Grid Search Agent
- class or_suite.agents.oil_discovery.grid_search.grid_searchAgent(epLen, dim=1)[source]
Agent that uses a bisection-method heuristic algorithm to the find location with the highest probability of discovering oil.
- update_config()
(UNIMPLEMENTED)
- update_obs(obs, action, reward, newObs, timestep, info)[source]
record reward of current midpoint or move bounds in direction of higher reward
- epLen
(int) number of time steps to run the experiment for
- dim
(int) dimension of metric space for agent and environment
- upper
(float list list) matrix containing upper bounds of agent at each step in dimension
- lower
(float list list) matrix contianing lower bounds of agent at each step in dimension
- perturb_estimates
(float list list) matrix containing estimated rewards from perturbation in each dimension
- midpoint_value
(float list) list containing midpoint of agent at each step
- dim_index
(int list) list looping through various dimensions during perturbation
- select_midpoint
(bool list) list recording whether to take midpoint or perturb at given step
- __init__(epLen, dim=1)[source]
- Parameters
epLen – (int) number of time steps to run the experiment for
dim – (int) dimension of metric space for agent and environment
- pick_action(state, step)[source]
If upper and lower bounds are updated based on perturbed values, move agent to midpoint.
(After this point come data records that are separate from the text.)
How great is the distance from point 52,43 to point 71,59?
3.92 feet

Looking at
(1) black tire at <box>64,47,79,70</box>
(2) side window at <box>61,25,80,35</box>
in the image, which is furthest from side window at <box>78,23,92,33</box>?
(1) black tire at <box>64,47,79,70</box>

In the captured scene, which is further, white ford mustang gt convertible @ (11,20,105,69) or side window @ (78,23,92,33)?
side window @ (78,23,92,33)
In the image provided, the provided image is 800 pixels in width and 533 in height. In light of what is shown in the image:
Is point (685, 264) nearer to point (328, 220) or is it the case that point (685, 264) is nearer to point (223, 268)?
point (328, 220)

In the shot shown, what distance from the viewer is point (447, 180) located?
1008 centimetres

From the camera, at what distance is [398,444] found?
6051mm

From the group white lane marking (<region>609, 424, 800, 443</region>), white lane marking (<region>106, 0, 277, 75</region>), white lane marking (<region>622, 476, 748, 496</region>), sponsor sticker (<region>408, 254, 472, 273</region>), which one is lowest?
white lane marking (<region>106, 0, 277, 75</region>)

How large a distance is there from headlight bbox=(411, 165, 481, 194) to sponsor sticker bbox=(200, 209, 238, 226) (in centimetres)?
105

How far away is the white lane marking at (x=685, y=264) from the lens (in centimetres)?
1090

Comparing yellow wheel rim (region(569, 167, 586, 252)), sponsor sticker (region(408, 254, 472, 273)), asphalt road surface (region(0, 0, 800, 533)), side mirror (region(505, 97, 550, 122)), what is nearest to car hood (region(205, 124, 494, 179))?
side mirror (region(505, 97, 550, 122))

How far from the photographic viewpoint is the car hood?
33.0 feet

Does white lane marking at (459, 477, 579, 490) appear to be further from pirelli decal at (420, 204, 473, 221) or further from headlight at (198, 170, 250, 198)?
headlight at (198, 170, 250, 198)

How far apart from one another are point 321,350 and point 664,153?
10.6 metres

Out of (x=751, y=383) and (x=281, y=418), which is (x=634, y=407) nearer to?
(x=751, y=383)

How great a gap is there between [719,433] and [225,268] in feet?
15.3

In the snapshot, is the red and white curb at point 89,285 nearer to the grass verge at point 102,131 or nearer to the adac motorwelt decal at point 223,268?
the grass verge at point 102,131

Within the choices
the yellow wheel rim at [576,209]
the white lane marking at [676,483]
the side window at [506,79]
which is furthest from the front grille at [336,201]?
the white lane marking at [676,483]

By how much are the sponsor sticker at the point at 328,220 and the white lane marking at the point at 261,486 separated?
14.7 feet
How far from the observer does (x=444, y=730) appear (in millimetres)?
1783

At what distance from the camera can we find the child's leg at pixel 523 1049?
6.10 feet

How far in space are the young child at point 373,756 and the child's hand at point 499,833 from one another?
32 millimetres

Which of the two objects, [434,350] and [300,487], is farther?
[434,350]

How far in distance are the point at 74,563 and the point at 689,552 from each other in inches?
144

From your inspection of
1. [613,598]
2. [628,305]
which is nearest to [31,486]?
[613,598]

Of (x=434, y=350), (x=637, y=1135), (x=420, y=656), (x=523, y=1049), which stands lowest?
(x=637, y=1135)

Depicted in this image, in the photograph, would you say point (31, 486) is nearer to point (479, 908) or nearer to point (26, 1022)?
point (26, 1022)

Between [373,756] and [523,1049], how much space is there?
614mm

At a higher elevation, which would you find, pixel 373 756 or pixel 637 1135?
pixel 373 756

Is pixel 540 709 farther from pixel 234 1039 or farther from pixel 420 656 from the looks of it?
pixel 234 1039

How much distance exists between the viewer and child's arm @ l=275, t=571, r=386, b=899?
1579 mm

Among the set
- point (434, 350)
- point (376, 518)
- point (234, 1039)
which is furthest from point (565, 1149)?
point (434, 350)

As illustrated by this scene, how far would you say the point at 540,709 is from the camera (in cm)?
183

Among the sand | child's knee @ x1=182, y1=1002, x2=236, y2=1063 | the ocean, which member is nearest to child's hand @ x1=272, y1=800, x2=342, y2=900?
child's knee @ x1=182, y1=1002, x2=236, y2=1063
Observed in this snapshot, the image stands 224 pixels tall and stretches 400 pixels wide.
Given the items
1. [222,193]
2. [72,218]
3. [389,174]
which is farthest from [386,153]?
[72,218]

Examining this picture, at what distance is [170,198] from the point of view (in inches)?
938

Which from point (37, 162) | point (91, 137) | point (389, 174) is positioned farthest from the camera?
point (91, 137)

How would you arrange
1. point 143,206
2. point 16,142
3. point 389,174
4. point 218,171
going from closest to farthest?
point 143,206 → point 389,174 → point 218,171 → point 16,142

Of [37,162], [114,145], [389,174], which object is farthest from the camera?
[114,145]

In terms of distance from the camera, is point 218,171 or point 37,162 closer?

Else, perturb dimension by factor equal to half the distance from each bound to midpoint.
- update_obs(obs, action, reward, newObs, timestep, info)[source]
If no perturbations needed, update reward to be value at midpoint. Else, adjust upper or lower bound in the direction of higher reward as determined by the perturbation step. Agent loops across each dimension separately, and updates estimated midpoint after each loop.